→ WHAT YOU WILL DO
Rewrite the text on the torch's journeys, starting at "Trips were also" and ending at "and Wimbledon Park.", and swap "funicular railways" for "cliff lifts".

→ PASSAGE FOR REVIEW
-------------------------

On water, the torch rode in a power boat in Bristol Harbour, in an RNLI lifeboat along the Menai Strait, by ferry on the Mersey Ferry, and by the steamboat MV Tern across Windermere. In unpowered watercraft, it was punted along the River Cam in Cambridge, and rowed along the River Medway in Maidstone. Its final journey to the Olympic Stadium on 27 July was by speedboat, piloted by footballer David Beckham along the River Thames.

Over rail the torch was hauled by steam locomotives of various gauges. The LMS Royal Scot Class locomotive No. 6115 Scots Guardsman conveyed it on the East Coast Main Line between York and Thirsk. Scots Guardsman was used as a substitute for No. 4472 Flying Scotsman. It was discovered soon after returning from a long overhaul that Flying Scotsman had many unnoticed cracks on it that needed repairing urgently and as a result, the iconic and famous 'Scotsman' was unable to return to service in time to haul the Olympic Torch.
Trips were also taken on standard gauge heritage railways at the Great Central Railway, North Yorkshire Moors Railway and Severn Valley Railway On smaller gauges the torch visited the Ffestiniog Railway and a miniature railway Cleethorpes Coast Light Railway. It was taken up funicular railways the Aberystwyth Cliff Railway, Hastings East Hill Cliff Railway, and Great Orme Tramway, as well as the narrow gauge rack railway the Snowdon Mountain Railway. Electric trams carried the torch on the Blackpool tramway and Manx Electric Railway. After it arrived in London the torch took a trip on the London Underground between Wimbledon and Wimbledon Park.

-------------------------

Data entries
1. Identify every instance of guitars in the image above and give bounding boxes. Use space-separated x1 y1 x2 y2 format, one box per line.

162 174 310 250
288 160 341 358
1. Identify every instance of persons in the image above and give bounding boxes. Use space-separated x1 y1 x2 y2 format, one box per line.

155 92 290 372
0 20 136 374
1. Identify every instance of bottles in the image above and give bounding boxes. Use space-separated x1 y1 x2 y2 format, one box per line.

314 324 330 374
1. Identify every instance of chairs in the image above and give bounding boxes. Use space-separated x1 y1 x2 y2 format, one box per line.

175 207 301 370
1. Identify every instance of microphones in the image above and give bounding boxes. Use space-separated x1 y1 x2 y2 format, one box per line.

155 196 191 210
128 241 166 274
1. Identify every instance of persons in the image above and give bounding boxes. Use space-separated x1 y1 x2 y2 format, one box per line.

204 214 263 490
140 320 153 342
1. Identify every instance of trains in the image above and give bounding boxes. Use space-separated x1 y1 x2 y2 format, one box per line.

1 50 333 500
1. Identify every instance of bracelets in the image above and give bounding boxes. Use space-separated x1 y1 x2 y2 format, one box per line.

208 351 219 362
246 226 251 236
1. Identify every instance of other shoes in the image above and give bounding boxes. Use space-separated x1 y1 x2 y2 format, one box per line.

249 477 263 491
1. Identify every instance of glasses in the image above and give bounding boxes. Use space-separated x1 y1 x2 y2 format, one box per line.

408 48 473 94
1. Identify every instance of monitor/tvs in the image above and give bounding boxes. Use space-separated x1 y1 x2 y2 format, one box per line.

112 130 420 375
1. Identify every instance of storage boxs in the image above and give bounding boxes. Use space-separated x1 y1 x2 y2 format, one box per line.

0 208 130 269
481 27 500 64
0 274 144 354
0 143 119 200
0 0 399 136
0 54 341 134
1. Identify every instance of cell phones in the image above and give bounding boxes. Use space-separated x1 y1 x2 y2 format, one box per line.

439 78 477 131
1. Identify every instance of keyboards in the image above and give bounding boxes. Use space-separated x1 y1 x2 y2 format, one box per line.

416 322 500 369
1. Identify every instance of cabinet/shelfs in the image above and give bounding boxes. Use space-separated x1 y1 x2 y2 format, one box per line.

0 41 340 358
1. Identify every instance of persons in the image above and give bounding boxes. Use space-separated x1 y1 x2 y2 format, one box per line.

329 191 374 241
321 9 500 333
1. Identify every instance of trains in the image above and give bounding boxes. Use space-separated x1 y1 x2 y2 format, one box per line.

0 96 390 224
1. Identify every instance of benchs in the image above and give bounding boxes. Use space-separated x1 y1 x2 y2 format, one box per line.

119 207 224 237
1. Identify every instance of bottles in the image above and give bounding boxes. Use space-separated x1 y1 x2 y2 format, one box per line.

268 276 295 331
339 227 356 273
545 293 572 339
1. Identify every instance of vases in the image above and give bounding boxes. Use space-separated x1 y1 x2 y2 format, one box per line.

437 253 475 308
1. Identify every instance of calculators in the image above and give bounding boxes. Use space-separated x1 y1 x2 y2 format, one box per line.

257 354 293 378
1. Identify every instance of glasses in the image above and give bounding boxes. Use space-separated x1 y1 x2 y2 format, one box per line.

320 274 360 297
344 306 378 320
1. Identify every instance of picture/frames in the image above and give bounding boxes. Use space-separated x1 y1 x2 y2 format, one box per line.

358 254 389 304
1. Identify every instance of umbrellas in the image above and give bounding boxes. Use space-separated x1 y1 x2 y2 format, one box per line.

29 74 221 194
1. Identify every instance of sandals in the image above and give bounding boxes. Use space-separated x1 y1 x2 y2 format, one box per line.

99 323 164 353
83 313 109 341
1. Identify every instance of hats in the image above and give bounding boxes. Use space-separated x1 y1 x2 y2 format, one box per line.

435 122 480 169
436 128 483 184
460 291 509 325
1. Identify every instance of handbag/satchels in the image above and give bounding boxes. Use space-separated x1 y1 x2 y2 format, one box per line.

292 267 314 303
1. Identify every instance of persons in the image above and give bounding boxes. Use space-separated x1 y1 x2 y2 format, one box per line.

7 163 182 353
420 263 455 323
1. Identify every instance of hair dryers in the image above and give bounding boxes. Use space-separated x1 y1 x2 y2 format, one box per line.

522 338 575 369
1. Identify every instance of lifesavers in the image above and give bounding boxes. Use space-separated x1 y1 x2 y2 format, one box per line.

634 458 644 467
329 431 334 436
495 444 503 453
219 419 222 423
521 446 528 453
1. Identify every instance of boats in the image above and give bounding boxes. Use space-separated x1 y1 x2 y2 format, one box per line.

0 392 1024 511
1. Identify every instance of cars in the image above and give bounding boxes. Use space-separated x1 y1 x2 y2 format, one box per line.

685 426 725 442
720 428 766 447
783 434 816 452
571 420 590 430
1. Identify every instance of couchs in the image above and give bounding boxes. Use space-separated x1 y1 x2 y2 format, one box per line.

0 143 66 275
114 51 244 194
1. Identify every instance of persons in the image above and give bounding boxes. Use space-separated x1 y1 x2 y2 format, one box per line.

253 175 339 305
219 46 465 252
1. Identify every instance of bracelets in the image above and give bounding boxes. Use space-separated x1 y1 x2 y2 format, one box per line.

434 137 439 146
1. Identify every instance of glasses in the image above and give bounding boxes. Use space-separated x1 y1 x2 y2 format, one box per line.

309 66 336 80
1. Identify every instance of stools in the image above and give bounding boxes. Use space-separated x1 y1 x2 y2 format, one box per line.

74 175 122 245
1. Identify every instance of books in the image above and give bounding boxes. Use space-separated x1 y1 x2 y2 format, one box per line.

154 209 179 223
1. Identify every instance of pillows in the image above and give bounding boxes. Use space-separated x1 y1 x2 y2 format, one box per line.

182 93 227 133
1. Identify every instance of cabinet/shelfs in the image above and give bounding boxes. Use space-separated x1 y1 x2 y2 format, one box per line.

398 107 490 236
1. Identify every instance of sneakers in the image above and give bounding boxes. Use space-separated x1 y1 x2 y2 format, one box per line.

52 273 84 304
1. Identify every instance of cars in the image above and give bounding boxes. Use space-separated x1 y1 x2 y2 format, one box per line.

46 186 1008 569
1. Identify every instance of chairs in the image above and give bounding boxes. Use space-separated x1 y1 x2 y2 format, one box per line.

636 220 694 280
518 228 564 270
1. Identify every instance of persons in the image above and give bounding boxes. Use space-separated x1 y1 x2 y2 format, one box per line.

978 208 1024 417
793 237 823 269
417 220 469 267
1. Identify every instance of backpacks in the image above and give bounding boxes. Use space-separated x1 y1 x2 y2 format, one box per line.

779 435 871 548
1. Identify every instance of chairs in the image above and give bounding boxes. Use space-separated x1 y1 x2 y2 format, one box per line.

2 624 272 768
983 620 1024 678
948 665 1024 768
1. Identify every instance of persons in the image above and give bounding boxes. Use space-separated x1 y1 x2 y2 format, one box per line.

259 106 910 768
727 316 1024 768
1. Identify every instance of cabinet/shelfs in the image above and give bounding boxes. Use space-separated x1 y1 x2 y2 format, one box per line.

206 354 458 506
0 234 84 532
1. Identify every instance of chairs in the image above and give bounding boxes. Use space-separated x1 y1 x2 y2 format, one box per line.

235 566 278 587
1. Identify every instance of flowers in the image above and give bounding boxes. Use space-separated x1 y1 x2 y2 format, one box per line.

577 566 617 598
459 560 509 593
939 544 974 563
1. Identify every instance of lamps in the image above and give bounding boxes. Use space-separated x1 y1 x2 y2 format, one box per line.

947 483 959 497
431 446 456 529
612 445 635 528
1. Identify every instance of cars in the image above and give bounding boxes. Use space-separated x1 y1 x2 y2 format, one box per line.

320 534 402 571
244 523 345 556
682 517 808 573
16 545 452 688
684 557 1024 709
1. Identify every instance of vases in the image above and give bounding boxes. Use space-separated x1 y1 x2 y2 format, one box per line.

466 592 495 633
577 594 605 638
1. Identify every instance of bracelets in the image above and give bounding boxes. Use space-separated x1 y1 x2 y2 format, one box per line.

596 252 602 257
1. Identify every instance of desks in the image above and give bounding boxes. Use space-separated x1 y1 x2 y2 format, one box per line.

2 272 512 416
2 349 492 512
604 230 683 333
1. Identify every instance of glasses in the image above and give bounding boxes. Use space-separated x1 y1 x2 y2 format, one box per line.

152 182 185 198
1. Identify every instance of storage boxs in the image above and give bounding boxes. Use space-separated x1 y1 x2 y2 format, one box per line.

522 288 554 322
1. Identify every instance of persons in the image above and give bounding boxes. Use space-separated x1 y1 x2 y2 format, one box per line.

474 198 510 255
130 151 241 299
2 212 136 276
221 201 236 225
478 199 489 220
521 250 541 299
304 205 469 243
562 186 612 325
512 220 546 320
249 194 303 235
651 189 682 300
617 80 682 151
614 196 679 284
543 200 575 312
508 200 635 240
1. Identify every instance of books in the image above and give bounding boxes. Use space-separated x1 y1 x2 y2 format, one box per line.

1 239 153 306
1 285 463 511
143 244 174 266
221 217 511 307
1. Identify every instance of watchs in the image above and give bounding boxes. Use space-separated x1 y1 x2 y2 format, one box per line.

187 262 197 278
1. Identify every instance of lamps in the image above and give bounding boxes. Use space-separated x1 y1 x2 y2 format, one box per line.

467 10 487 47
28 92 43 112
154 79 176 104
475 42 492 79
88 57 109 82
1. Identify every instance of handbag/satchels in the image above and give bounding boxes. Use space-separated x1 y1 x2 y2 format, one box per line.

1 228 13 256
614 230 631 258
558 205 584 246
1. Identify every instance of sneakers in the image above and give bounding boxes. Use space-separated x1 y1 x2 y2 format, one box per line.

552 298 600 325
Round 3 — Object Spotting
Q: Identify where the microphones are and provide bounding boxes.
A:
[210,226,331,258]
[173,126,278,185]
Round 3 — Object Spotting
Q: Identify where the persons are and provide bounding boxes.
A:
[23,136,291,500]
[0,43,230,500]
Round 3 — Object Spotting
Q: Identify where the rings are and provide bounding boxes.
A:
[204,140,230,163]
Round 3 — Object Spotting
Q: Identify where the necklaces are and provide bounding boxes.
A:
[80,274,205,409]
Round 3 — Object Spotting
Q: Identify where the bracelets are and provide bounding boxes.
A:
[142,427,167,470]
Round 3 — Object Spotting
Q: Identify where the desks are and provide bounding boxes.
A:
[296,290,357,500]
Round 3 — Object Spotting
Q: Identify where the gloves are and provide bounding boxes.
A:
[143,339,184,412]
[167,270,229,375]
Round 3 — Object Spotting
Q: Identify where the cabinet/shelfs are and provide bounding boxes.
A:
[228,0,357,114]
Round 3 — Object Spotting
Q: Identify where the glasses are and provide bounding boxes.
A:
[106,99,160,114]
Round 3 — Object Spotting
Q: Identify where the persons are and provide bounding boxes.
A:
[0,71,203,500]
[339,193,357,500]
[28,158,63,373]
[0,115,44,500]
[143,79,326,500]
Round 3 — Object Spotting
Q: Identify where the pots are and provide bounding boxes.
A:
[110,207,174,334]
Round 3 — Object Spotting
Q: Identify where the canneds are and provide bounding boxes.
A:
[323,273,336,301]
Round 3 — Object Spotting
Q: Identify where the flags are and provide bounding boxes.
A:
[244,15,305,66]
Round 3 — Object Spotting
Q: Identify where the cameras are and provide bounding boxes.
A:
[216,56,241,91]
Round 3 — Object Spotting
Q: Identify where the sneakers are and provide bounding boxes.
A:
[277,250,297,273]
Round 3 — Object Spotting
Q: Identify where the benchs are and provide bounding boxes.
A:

-------------------------

→ ANSWER
Trips were also taken on standard gauge heritage railways at the Great Central Railway, North Yorkshire Moors Railway and Severn Valley Railway On smaller gauges the torch visited the Ffestiniog Railway and a miniature railway Cleethorpes Coast Light Railway. It was taken up cliff lifts the Aberystwyth Cliff Railway, Hastings East Hill Cliff Railway, and Great Orme Tramway, as well as the narrow gauge rack railway the Snowdon Mountain Railway. Electric trams carried the torch on the Blackpool tramway and Manx Electric Railway. After it arrived in London the torch took a trip on the London Underground between Wimbledon and Wimbledon Park.